Python csv copy column

csvpython

I have a file containing following

first_name,last_name,uid,email,dep_code,dep_name
john,smith,jsmith,jsmith@gmail.com,finance,21230
john,king,jking,jjing@gmail.com,human resource,31230

I want to copy column "email" and create a new column "email2" and then replace gmail.com from column email2 to hotmail.com

I'm new to python so need help from experts, I tried few script, but if there is a better way to do it then please let me know. The original file contains 60000 rows.
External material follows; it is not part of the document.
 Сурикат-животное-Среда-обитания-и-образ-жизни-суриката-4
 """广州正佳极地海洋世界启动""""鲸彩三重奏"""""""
with open('c:\\Python27\\scripts\\colnewfile.csv', 'rb') as fp_in1, open('c:\\Python27\\scripts\\final.csv', 'wb') as fp_out1:
    writer1 = csv.writer(fp_out1, delimiter=",")
    reader1 = csv.reader(fp_in1, delimiter=",")
    domain = "@hotmail.com"
    for row in reader1:
        if row[2:3] == "uid":
            writer1.append("Email2")
        else:
            writer1.writerow(row+[row[2:3]])

Here is the final script, only problem is that it does not complete the entire outfile, it only show 61409 rows, whereas in the input file there are 61438 rows.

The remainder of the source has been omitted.